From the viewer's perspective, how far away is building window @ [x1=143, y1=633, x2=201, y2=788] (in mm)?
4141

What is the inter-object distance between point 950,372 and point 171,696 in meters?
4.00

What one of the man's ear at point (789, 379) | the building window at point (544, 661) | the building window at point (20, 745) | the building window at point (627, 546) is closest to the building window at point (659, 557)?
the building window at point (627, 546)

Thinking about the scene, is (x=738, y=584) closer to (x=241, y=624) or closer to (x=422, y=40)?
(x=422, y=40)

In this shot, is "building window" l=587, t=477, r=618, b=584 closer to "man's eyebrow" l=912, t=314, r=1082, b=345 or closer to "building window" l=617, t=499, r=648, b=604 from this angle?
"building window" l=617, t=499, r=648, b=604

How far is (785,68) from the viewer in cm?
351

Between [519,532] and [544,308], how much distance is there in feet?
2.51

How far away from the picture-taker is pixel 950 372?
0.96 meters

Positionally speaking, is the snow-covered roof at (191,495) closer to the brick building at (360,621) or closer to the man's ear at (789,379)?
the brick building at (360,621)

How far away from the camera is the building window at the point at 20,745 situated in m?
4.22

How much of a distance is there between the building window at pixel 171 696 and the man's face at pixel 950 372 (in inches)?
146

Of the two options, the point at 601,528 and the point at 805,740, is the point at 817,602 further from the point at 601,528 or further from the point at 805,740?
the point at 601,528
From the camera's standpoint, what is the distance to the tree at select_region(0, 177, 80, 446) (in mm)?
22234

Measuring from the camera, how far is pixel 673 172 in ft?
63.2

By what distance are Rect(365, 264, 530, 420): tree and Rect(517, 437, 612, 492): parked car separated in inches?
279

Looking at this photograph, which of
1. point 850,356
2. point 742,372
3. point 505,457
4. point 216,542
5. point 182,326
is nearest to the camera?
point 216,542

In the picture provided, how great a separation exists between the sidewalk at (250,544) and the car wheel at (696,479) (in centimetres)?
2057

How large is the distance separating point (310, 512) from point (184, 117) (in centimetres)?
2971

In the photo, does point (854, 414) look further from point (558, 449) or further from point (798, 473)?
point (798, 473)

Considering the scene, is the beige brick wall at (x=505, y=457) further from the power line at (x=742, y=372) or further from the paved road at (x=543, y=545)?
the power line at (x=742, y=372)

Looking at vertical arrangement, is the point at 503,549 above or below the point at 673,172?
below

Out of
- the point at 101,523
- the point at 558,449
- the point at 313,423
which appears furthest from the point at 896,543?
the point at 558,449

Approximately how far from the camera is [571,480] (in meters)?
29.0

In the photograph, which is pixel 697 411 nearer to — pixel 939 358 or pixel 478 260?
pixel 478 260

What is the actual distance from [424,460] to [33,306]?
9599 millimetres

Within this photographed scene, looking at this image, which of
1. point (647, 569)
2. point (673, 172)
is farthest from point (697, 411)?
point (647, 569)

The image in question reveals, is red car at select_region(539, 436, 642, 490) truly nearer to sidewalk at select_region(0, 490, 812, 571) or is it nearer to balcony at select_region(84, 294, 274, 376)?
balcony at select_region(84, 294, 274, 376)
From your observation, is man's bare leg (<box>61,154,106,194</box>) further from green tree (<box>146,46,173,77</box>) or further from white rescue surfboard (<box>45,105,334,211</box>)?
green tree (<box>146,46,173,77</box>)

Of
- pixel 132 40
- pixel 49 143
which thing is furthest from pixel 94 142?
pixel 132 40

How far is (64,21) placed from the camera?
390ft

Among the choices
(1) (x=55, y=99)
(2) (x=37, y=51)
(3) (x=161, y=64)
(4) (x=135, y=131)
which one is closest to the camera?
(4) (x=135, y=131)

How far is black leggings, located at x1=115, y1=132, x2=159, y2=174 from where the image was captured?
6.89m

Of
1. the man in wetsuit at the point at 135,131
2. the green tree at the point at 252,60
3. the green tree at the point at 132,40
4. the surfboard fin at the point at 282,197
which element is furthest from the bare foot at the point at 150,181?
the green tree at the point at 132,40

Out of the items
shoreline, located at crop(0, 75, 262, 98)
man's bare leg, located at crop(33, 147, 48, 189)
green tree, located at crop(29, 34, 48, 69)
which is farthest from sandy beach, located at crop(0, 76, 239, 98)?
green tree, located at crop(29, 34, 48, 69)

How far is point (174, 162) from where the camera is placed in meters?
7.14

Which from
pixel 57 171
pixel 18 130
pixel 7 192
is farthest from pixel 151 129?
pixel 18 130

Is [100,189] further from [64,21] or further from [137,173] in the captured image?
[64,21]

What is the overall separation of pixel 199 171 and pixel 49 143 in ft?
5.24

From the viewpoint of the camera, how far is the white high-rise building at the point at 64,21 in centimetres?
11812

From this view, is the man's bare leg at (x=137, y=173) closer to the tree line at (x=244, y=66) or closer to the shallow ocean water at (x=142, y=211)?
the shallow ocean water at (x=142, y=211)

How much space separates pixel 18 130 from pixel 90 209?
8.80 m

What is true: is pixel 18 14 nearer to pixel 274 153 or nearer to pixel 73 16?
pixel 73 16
+++
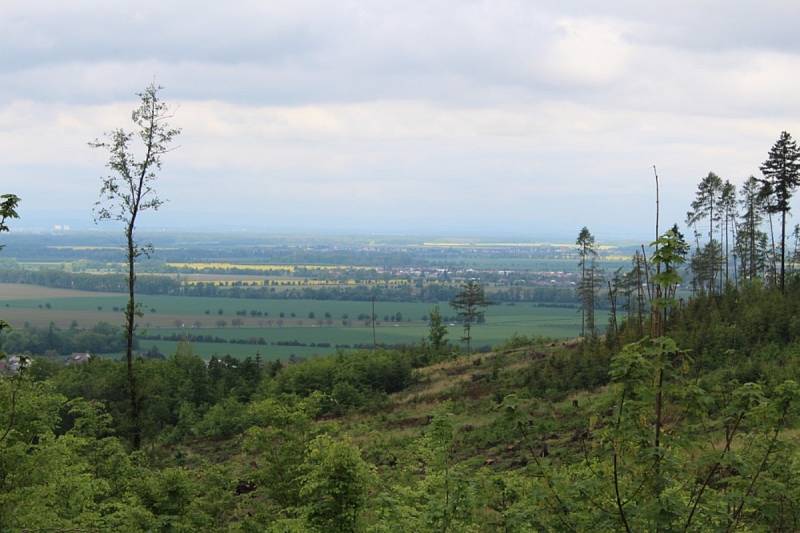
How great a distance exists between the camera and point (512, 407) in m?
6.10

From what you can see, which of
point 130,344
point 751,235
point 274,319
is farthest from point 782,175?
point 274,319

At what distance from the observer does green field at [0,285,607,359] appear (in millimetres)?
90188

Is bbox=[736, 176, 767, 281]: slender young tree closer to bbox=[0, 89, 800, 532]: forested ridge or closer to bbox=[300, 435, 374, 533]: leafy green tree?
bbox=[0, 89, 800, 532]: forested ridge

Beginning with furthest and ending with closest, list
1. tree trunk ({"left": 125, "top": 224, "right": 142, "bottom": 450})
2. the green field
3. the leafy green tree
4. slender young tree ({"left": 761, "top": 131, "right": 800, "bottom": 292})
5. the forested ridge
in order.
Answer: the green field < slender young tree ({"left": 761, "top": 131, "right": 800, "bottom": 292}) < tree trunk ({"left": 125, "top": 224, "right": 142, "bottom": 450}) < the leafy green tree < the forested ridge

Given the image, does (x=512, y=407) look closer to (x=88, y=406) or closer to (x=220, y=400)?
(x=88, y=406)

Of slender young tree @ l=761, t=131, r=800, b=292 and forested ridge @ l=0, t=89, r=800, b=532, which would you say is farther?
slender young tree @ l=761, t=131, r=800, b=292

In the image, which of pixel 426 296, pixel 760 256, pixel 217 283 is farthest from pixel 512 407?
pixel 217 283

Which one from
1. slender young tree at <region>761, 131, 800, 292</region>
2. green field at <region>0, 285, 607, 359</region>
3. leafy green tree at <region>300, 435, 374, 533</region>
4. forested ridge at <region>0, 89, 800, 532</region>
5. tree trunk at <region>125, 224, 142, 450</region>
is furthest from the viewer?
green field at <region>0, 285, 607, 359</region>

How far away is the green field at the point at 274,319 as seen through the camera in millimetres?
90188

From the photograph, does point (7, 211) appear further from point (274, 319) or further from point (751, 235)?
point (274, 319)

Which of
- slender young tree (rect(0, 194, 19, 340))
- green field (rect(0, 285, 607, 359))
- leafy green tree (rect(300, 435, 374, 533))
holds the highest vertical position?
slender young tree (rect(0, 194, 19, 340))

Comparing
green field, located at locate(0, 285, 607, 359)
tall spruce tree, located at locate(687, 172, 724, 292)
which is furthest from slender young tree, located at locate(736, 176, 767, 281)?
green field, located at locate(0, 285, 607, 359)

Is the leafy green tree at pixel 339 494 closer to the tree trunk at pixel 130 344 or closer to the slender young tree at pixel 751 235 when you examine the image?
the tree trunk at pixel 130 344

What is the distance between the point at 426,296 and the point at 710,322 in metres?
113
+++
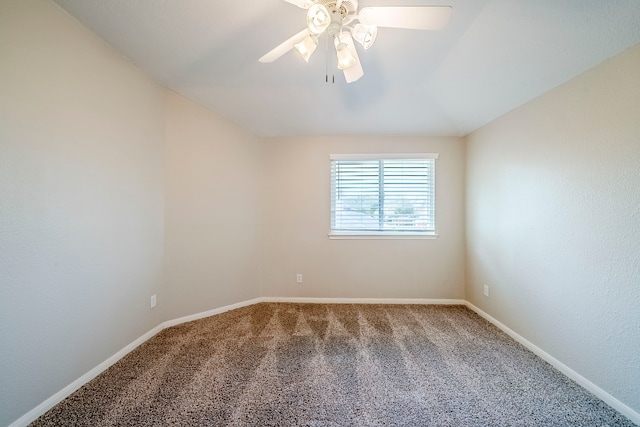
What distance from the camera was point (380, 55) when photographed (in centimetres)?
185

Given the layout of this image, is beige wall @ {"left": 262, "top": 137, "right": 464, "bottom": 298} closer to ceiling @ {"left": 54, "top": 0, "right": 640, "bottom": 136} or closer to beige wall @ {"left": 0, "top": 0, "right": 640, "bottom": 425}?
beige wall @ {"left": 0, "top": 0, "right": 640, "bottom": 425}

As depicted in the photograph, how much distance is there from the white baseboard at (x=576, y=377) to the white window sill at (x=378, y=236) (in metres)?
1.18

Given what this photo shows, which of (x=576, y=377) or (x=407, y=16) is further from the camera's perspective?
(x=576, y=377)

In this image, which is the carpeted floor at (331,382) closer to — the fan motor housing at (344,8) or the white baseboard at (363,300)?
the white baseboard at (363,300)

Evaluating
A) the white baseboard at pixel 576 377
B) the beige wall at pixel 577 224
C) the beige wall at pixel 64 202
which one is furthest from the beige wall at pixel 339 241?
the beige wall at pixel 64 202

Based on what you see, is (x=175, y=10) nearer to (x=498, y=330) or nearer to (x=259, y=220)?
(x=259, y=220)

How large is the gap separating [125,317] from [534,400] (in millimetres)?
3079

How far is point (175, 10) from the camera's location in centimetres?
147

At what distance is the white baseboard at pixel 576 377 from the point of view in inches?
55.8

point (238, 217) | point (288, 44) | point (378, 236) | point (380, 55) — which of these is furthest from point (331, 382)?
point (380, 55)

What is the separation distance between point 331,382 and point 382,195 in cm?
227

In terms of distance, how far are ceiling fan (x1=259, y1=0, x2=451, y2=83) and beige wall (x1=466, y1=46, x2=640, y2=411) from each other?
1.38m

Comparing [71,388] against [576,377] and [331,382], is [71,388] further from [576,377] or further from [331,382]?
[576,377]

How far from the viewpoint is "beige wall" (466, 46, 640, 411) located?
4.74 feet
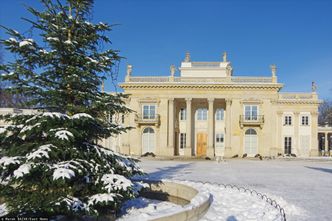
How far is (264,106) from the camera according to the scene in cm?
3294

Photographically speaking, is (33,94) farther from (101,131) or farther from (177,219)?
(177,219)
+++
> _Challenge_: How many lines in the rows above contain the string "leafy", counting only case-sensitive matches? Reply with the number alone.

> _Result of the exercise_: 6